TransCore's Multiprotocol Rail Reader (MPRR) interfaces directly to the TRU wayside AEI controller “to provide a complete railroad AEI reader system to the North American railroads,” Transcore says. ”MPRRsd are quickly and easily installed, tested, and maintained by TransCore personnel. The MPRR is a fully integrated, self-contained 902 to 928 MHz wireless RFID reader that is specifically designed for rail applications. It is a replacement for TransCore’s AI1200 Reader/AR2200 RF module systems, and can read current AAR format and the new SeGo protocol tags. The MPRR provides flexibility by offering a real-time clock; expanded tag read buffering; programmable RF output power; programmable frequency range from 860.00 to 930.00 MHz in 250-kHz programmable frequency steps; and system integrity checking. It employs advanced multiplexing techniques that improve reader performance at higher train speeds when compared to legacy products. In addition, this unique multiplexing mode provides the capability for one reader to manage up to four antennas.”

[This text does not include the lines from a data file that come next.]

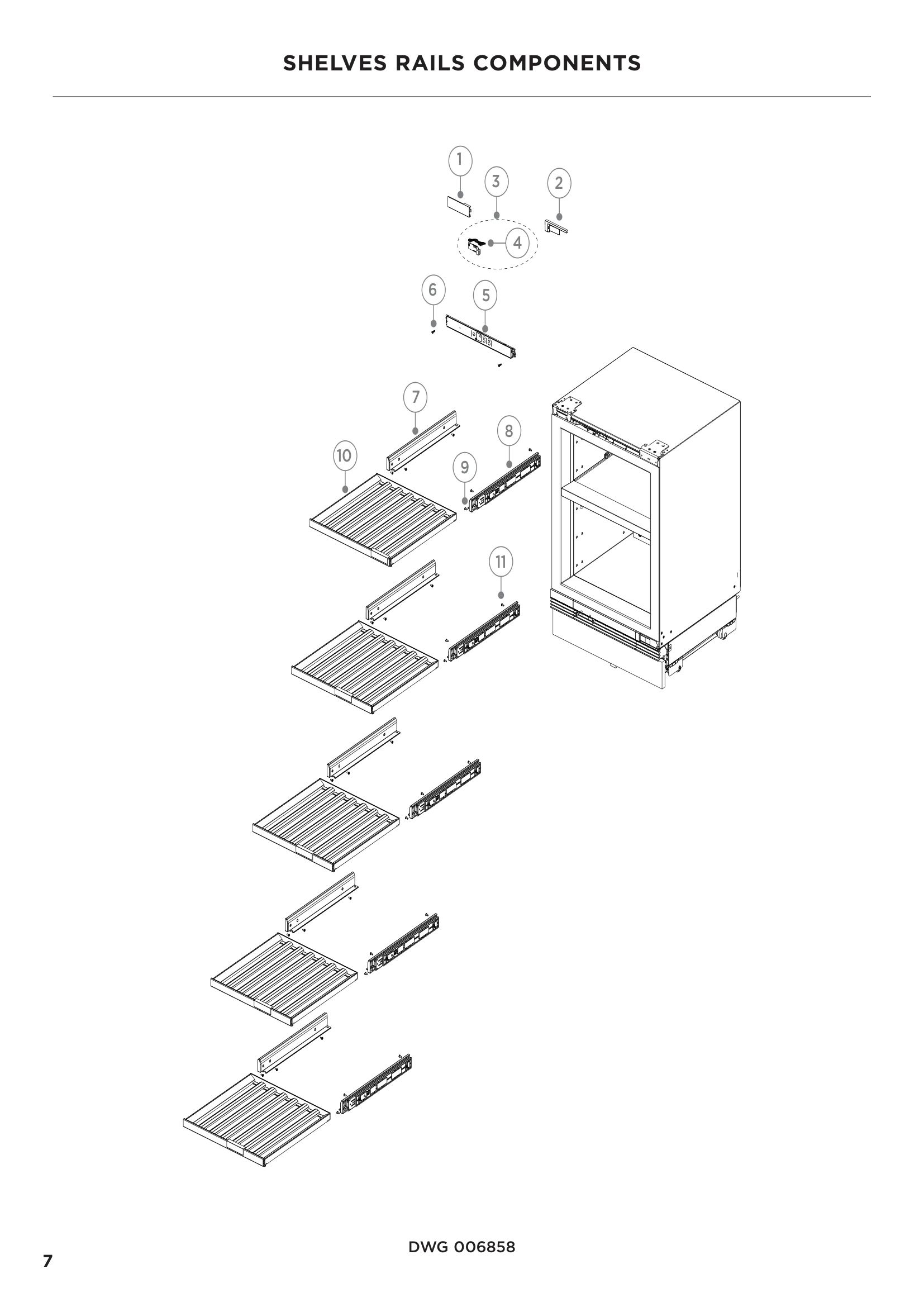 SHELVES RAILS COMPONENTS

1

3

2

4

6

5

7

8

10

9

11

DWG 006858

7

New features of the Train Recording Unit include the ability to update tags remotely without taking railcars out of service and to replace obsolete and unreliable systems that are no longer manufactured or supported. The technology is said to be more cost-effective, as a single TRU controller can handle train processing on two tracks vs. just one. The TRU is the first to comply with AAR Recommended Practice RP-9203, for improved train reporting accuracy in both single and multi-track environments. It offers accurate handling of high value, specialty cars, is easily updated with new car profiles for accurate standing order train consists, and provides S918A train and maintenance reporting. It offers reduced maintenance costs through automated integrated self diagnostics, automated maintenance reporting, and extensive remote access and support features. The TRU is a networkable device that allows existing sites to be easily upgraded to use today’s network IP communications strategies. Built rugged for high reliability in the rail environment, it complies with AREMA 11.5.1 Class C environmental specifications.